Her golden hair in ringlets fair,
her eyes like diamonds shining
Her slender waist, her heavenly face,
that leaves my heart still pining
Ye gods above oh hear my prayer
to my beauteous fair to find me
And send me safely back again,
to the girl I left behind me

The bee shall honey taste no more,
the dove become a ranger
The falling waters cease to roar,
ere I shall seek to change her
The vows we made to heav'n above
shall ever cheer and bind me
In constancy to her I love,
the girl I left behind me.

Mostly, in the company of these men, amid their coarse jokes and rough comradeship, he could forget the reason he joined up. He could draw a blanket around him and roll up by the fire, a place so different from his home and forget it ever existed.

He could forget his Mary lying stiff on the bed, yellow hair clinging to her head in the damp of sweat gone cold, the roses fled from her cheeks, while his mother rocked wept over the tiny, quiet bundle of flesh she held in a shawl against her breast. The babe, oddly did not cry -not Tom, the son Dan Hagman had so longed for, and had seeded in his beautiful young wife's body to grow there till, in the end, it killed her. That was what he'd fled when he joined the army, not Lord Aversleigh's justice for a few poached birds, whatever he might have said.

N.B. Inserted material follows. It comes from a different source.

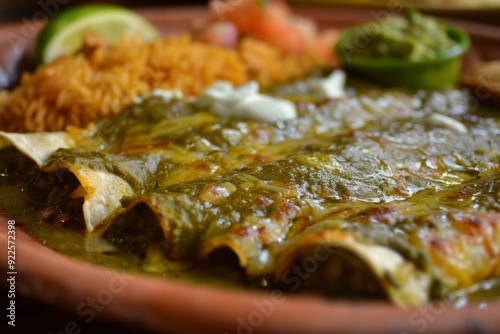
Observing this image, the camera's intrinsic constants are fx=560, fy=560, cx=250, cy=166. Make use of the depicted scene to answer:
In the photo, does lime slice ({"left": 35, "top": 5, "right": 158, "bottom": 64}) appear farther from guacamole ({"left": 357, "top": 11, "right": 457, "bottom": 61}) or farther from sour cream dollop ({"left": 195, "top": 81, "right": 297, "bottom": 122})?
guacamole ({"left": 357, "top": 11, "right": 457, "bottom": 61})

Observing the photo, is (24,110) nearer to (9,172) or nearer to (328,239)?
(9,172)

And yes, mostly, he escaped from it. But on the night before a battle, when men pushed him to this song, and with death hovering in the darkness to rise with the dawn, he couldn't help but see her again, and the longing to lie with her in her cold bed, in the same way they had lain together so often in the long, hot, happy nights of their married life, came upon him like an ague.

He put the bow aside and turned away at the end of the song, to hide the shaking of his body and the tears in his eyes. In time, he slept.